Seqanswers Leaderboard Ad

Collapse

Announcement

Collapse
No announcement yet.
X
 
  • Filter
  • Time
  • Show
Clear All
new posts

  • #16
    I just heard that the original Nextera enzyme from Epicentre gave nice peaks, but Illumina's version is not as good. Not that this helps, but at least explains why the Nextera kit is more difficult than promised.

    Comment


    • #17
      In case anyone is interested, here's a quick update on the results from our sequencing:

      -We sequenced two pools of libraries in two lanes of PE 100bp HiSeq, with one yielding 100x2 million reads and the other yielding 180x2 million reads.

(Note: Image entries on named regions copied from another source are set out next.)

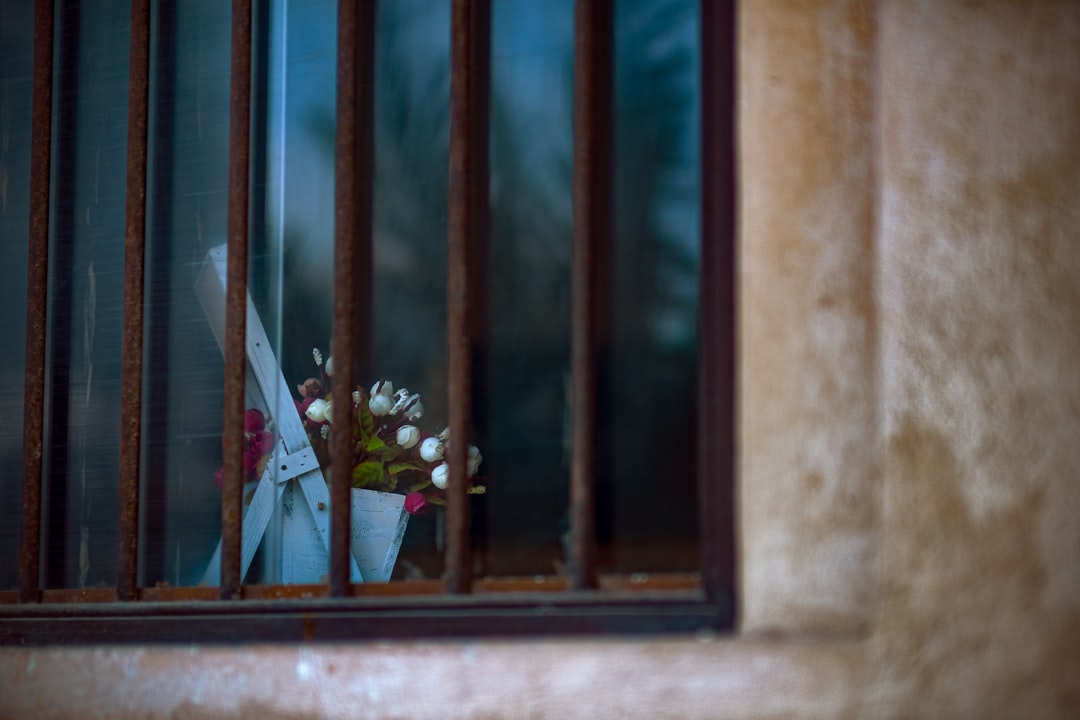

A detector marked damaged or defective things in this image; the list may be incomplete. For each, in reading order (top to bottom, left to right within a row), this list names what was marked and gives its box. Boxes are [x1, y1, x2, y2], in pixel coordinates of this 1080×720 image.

rust stain on bar [18, 0, 55, 604]
rusty iron bar [18, 0, 56, 604]
rusty iron bar [116, 0, 152, 604]
rust stain on bar [117, 0, 152, 604]
rust stain on bar [221, 0, 252, 600]
rusty iron bar [220, 0, 253, 604]
rust stain on bar [328, 0, 375, 595]
rusty iron bar [328, 0, 380, 595]
rusty iron bar [444, 0, 492, 595]
rust stain on bar [444, 0, 492, 595]
rusty iron bar [570, 0, 613, 591]
rust stain on bar [570, 0, 613, 591]
rusty iron bar [695, 0, 738, 608]
rust stain on bar [695, 0, 738, 608]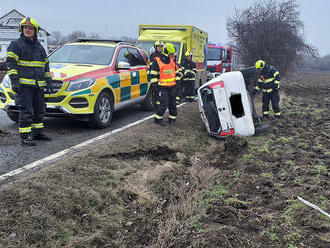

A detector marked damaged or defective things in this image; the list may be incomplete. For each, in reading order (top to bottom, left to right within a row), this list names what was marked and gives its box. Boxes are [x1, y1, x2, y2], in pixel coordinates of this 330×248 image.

overturned white vehicle [197, 70, 266, 139]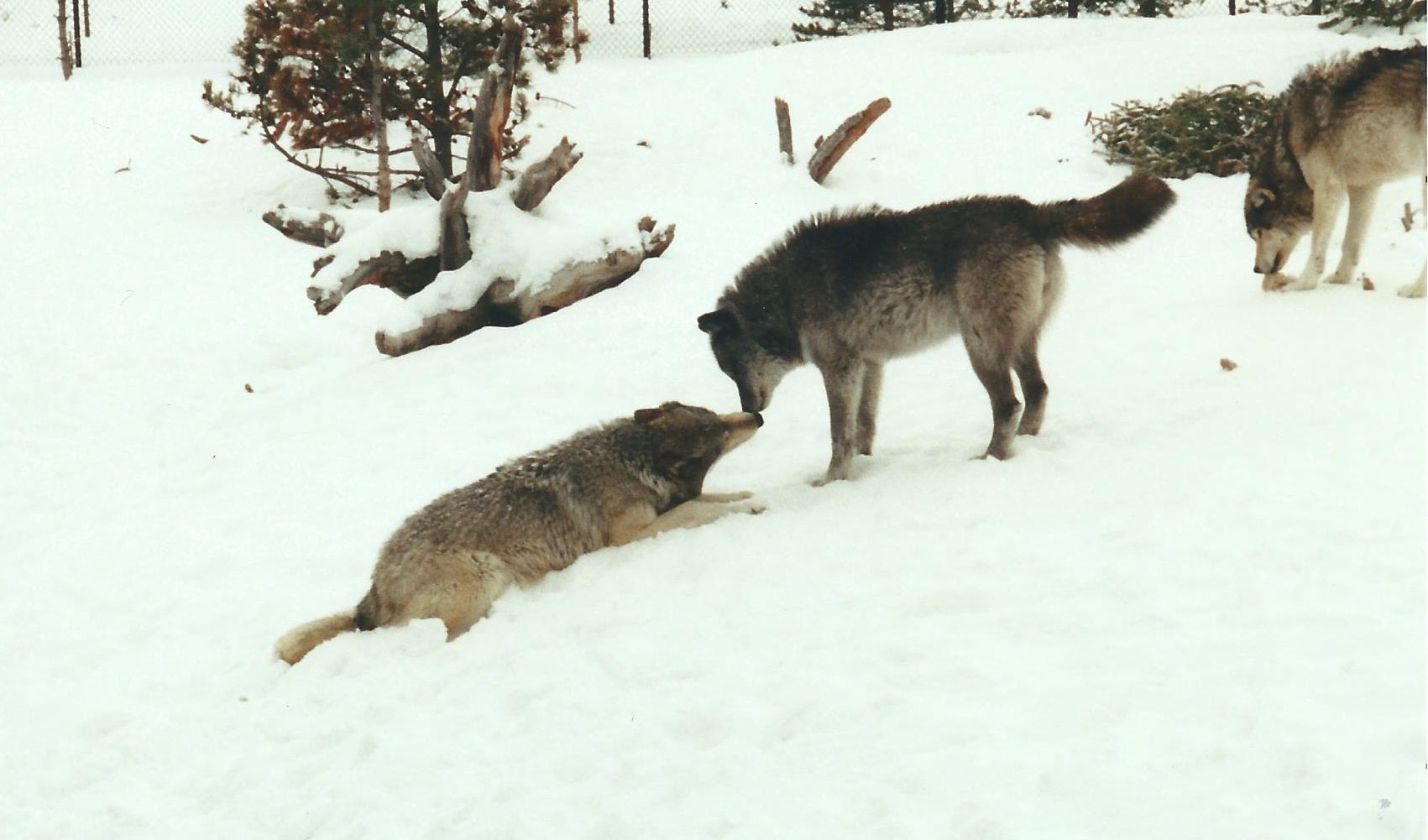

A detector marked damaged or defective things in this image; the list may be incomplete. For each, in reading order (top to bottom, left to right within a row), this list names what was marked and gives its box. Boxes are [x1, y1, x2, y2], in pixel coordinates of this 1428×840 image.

broken wood piece [514, 136, 585, 211]
broken wood piece [777, 98, 799, 165]
broken wood piece [811, 97, 885, 184]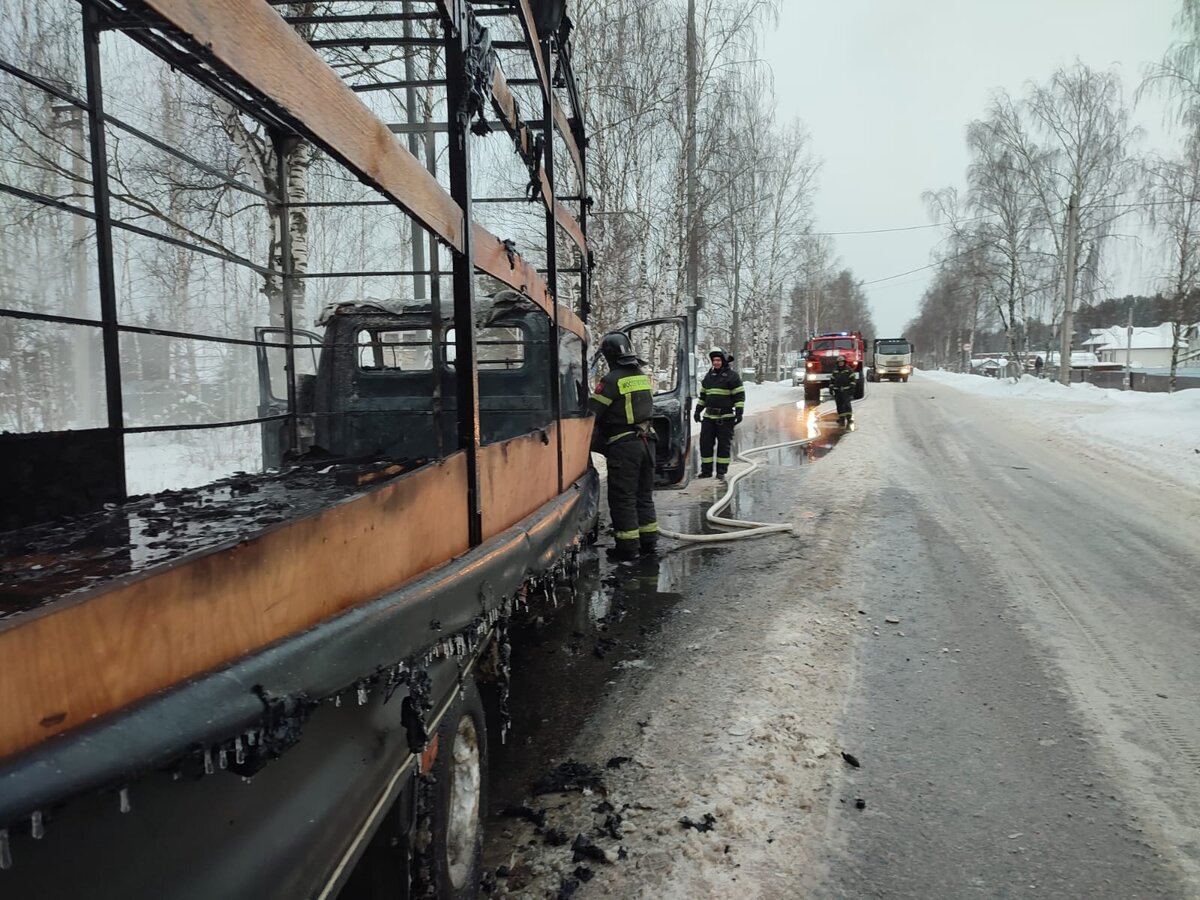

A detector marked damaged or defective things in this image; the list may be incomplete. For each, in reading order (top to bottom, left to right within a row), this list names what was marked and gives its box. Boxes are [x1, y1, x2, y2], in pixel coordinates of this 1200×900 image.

burned truck [0, 1, 691, 900]
charred truck frame [0, 0, 696, 897]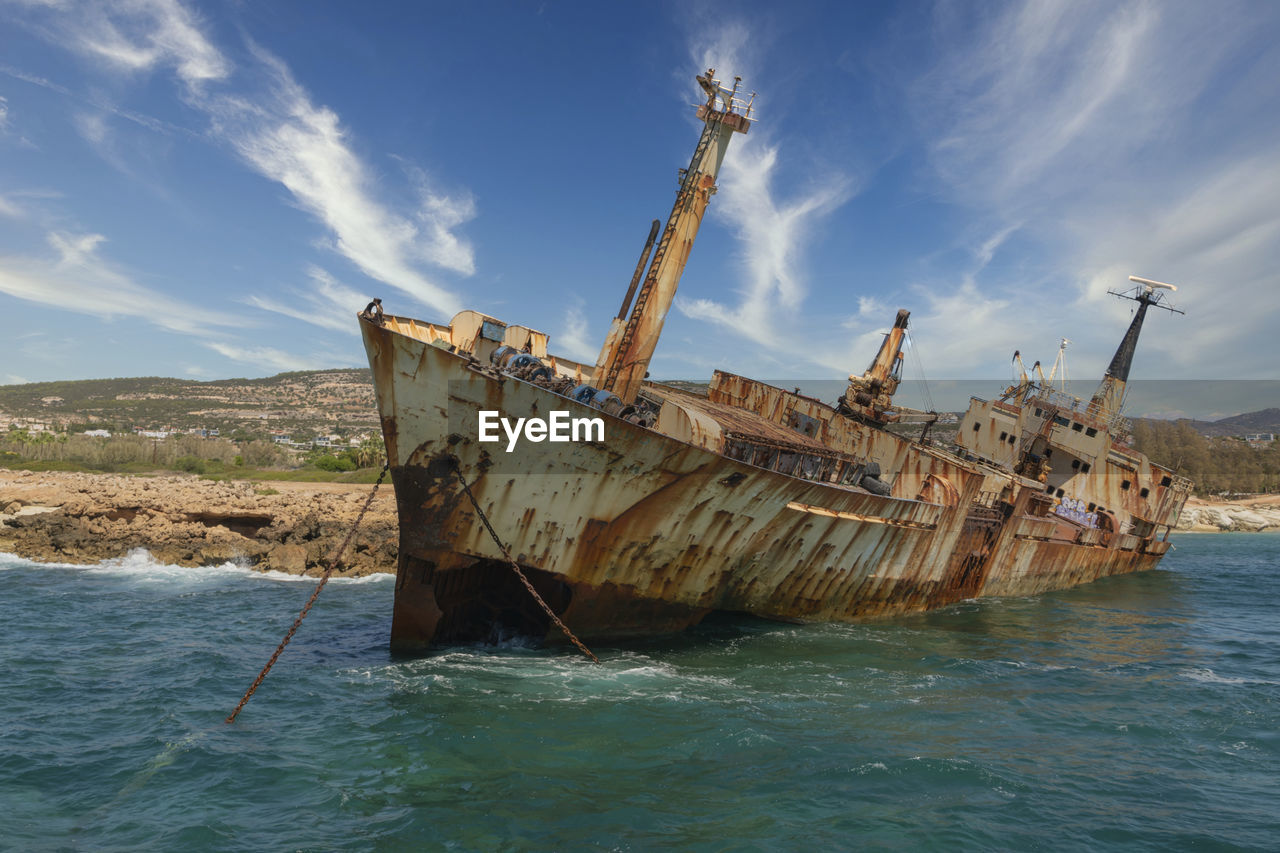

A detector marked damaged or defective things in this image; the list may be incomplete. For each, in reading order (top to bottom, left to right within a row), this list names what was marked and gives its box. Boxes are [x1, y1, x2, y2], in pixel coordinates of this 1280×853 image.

corroded metal hull [360, 314, 1184, 652]
rusty shipwreck [358, 71, 1192, 652]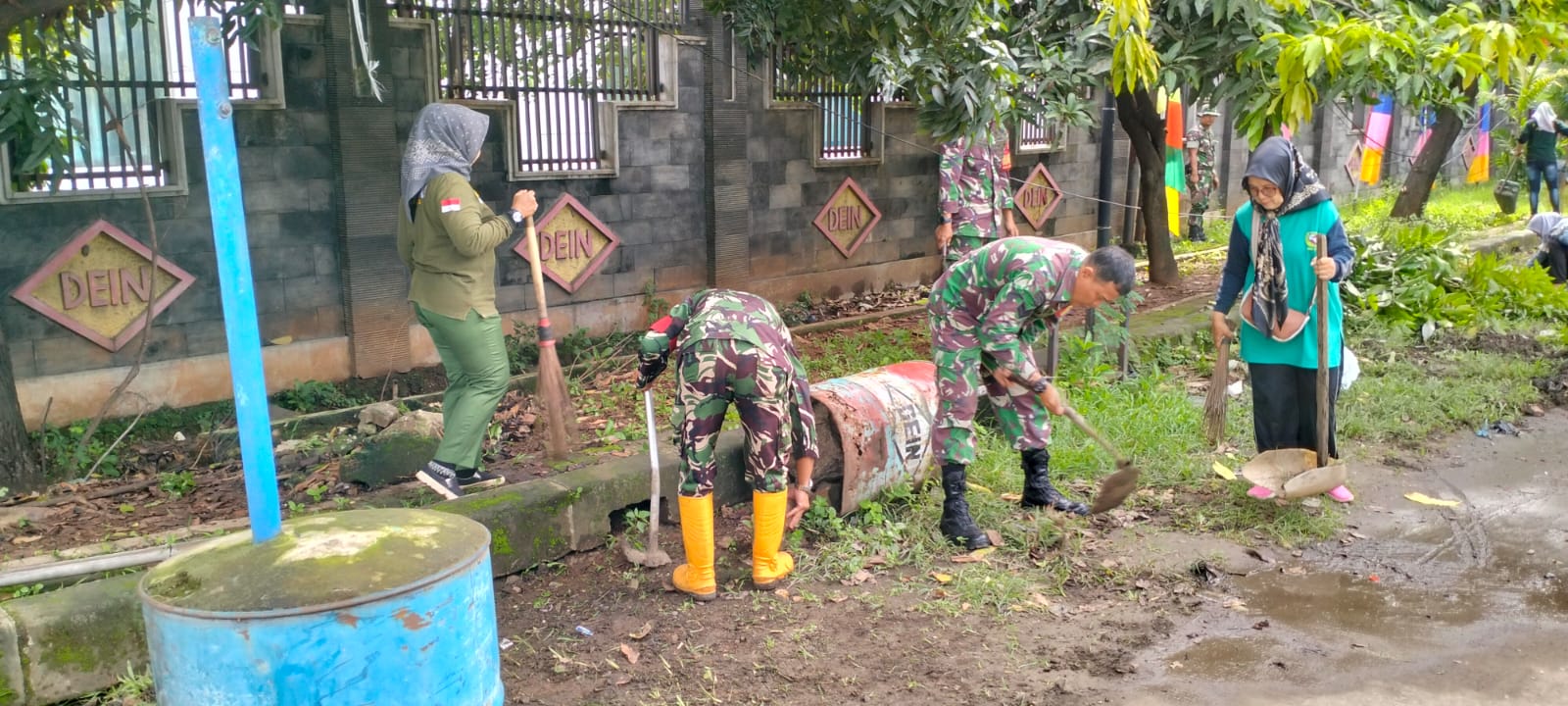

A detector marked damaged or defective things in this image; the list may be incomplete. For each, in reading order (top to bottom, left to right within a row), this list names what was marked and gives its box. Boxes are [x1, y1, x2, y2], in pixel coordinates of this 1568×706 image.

      -I analyzed 1 lane using bwa sampe -a 2000 to allow insert sizes up to 2kb to be properly paired. From Picard's InsertSizeMetrics, the median insert size is 194bp (see attached). It seems to me that the clustering and/or sequencing step greatly biases towards recovery of the shorter fragments even though the Bioanalyzer is finding a peak size of ~1kb.

      We're very pleased with the results and will continue to use Nextera.
      Attached Files

      Comment


      • #18
        Originally posted by pjuneja View Post
        In case anyone is interested, here's a quick update on the results from our sequencing:

        -We sequenced two pools of libraries in two lanes of PE 100bp HiSeq, with one yielding 100x2 million reads and the other yielding 180x2 million reads.

        -I analyzed 1 lane using bwa sampe -a 2000 to allow insert sizes up to 2kb to be properly paired. From Picard's InsertSizeMetrics, the median insert size is 194bp (see attached). It seems to me that the clustering and/or sequencing step greatly biases towards recovery of the shorter fragments even though the Bioanalyzer is finding a peak size of ~1kb.

        We're very pleased with the results and will continue to use Nextera.
        Yes, we see this as well for Nextera and other methods. It suggests there is some sort of direct competition during clustering that strongly favors the creation of clusters of shorter amplicons.

        --
        Phillip

        Comment


        • #19
          I have just started doing Nextera DNA library preps and I am getting the same larger than expected peaks (1000-2000 bp) with some bimodality too. I am attaching a picture of the last 11 libraries I ran on the Bioanalyzer HS Chip - this is post-PCR, we did not run the libraries post-tagmentation (pre-PCR).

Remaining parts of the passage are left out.